DONATE

Khamis, 18 September 2008

SYARIAH MENJAMIN KELESTARIAN HUTAN-petikan ahsani.blog

Selama ini, Indonesia masih diasumsikan sebagai Negara nomor 21 dalam penghasil emisi karbon. Tapi angka ini baru dihitung dari penggunaan bahan bakar fosil. Jika emisi lahan gambut dimasukkan, maka posisi Indonesia berada pada posisi ke-3. lahan gambut menyimpan 30% karbon yang ada di seluruh dunia. Staf Wetlands International Program Indonesia, Irwansyah Reza Lubis menyatakan, berdasar perhitungan mereka, pembakaran 1 ha gambut menghasilkan karbon sekitar 100 ton. Diperkirakan dari 22,5 juta ha lahan gambut, sekitar 10 juta ha telah dikeringkan, rusak atau bahkan terbakar. Dengan sifat gambut yang seperti spons maka pada saat pohon ditebang, dan akan dibuka lahan, terjadi subsidensi sehingga tanah gambut yang sifatnya hidrofobik tidak dapat lagi menyerap air dan kemudian mengering. Dalam proses ini, terjadi pelepasan dan sekaligus mengakibatkan lahan gambut rentan terhadap kebakaran yang pada gilirannya dapat menyumbangkan pelepasan emisi karbon lebih lanjut.

Ternyata, salah urus pengelolaan alam membuat Indonesia diperkirakan menjadi Negara penyumbang emisi karbon terbesar ke-3 di dunia. Koordinator Jaringan Kerja Penyelamat Hutan Riau (Jikalahari) menyebut bahwa laju perubahan tutupan lahan gambut disebabkan pemberian HPH, HTI, dan perkebunan sawit oleh penguasa. Oleh karena itu, hutan dianggap sebagai milik individu. Jadi, tidak heran jika kelestarian hutan tergadaikan oleh pengelolaan hutan yang berorientasi kepada materi. Inilah yang terjadi saat penguasa menerapkan system kapitalisme (segala sesuatu berorientasikan materi).

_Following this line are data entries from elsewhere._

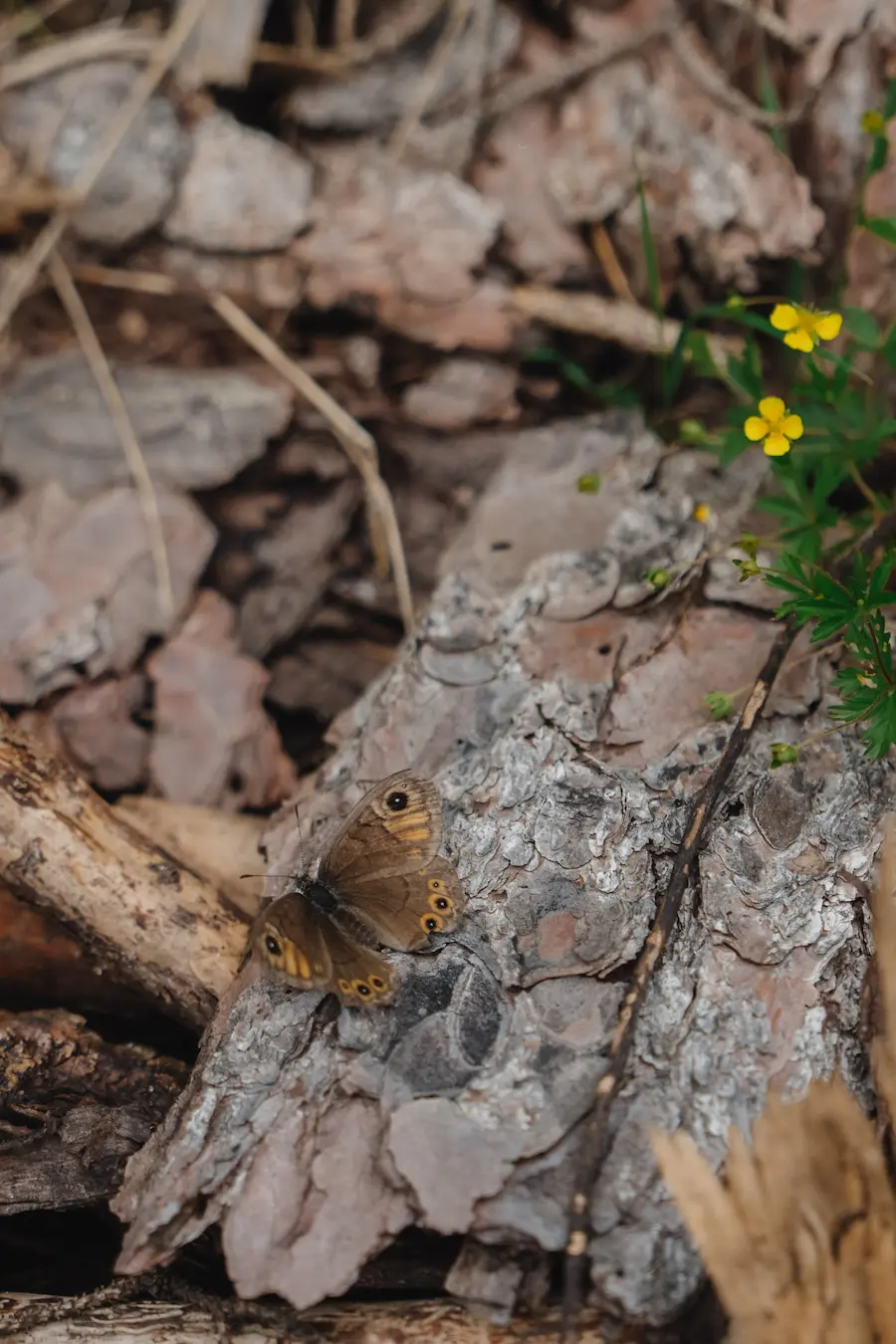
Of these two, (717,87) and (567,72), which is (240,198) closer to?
(567,72)

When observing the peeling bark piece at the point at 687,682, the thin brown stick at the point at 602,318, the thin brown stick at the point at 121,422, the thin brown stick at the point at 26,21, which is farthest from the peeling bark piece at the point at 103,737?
the thin brown stick at the point at 26,21

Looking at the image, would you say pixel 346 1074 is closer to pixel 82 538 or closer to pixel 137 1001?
pixel 137 1001

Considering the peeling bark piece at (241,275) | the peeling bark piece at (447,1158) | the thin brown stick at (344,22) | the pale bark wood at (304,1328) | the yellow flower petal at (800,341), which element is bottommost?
the pale bark wood at (304,1328)

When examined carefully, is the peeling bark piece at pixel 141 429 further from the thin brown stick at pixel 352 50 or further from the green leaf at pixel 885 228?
the green leaf at pixel 885 228

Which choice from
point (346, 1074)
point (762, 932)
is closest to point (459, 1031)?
point (346, 1074)

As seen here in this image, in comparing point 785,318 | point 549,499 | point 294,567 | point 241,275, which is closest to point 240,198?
point 241,275

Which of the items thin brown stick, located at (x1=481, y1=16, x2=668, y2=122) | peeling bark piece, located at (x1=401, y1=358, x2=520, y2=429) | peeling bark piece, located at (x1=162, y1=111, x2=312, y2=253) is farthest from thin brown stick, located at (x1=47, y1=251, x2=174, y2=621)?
thin brown stick, located at (x1=481, y1=16, x2=668, y2=122)

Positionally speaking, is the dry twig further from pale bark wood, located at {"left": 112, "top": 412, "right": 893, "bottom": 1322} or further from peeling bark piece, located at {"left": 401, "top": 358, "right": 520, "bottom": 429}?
pale bark wood, located at {"left": 112, "top": 412, "right": 893, "bottom": 1322}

Lain halnya dengan sistem Islam, di mana seluruh aspek kehidupan diatur berdasarkan aturan Allah. Bahkan hingga pengelolaan hutan. Berikut ini beberapa ketentuan syariat Islam terpenting dalam pengelolaan hutan:

1. Hutan termasuk dalam kepemilikan umum, bukan milik individu atau Negara. “Kaum Muslim berserikat dalam 3 hal: air, padang rumput, dan api”.(HR. Abu Dawud, Ahmad, Ibnu Majah)

2. Pengelolaan hutan hanya dilakukan oleh Negara saja, bukan oleh pihak lain (swasta/asing). “Imam adalah penggembala dan hanya dialah yang bertanggung jawab terhadap gembalaanya (rakyatnya)”. (HR. Muslim)

3. Pengelolaan hutan dari segi kebijakan politik dan keuangan bersifat sentralisasi, sedangkan dari segi administratif adalah desentralisasi (ditangani pemerintahan propinsi/wilayah).

4. Negara memasukkan segala pendapatan hasil hutan ke dalam Baitul Mal (kas Negara) dan mendistribusikan dananya sesuai dengan kemaslahatan rakyat dalam koridor hukum-hukum syariah.

5. Negara boleh melakukan kebijakan hima atas hutan tertentu untuk suatu kepentingan khusus. Hima adalah kebijakan negara memanfaatkan suatu kepemilikan umum untuk suatu keperluan tertentu, misalnya untuk keperluan jihad. Hal ini didasarkan pada hadits bahwa Rasulullah saw telah melakukan hima atas Naqi’ (nama padang gembalaan dekat Madinah) untuk kuda-kuda perang milik kaum Muslim (HR.Ahmad & Ibnu Hibban). Negara wajib melakukan pengawasan terhadap hutan dan pengelolaan hutan. Negara wajib mencegah segala bahaya (dharar) atau kerusakan (fasad) pada hutan. Negara berhak menjatuhkan sanksi ta’zir yang tegas atas segala pihak yang merusak hutan. Ta’zir dapat berupa denda, cambuk, penjara, bahkan sampai hukuman mati, bergantung pada tingkat bahaya dan kerugian yang ditimbulkannya. Syariah mengatur sedemikian rincinya mengenai pengelolaan hutan. Dan sistem inilah yang akan di-terapkan dalam institusi Khilafah. Khilafah akan menjamin kemaslahatan ummat melalui penerapan syariah Allah dalam segala aspek kehidupan.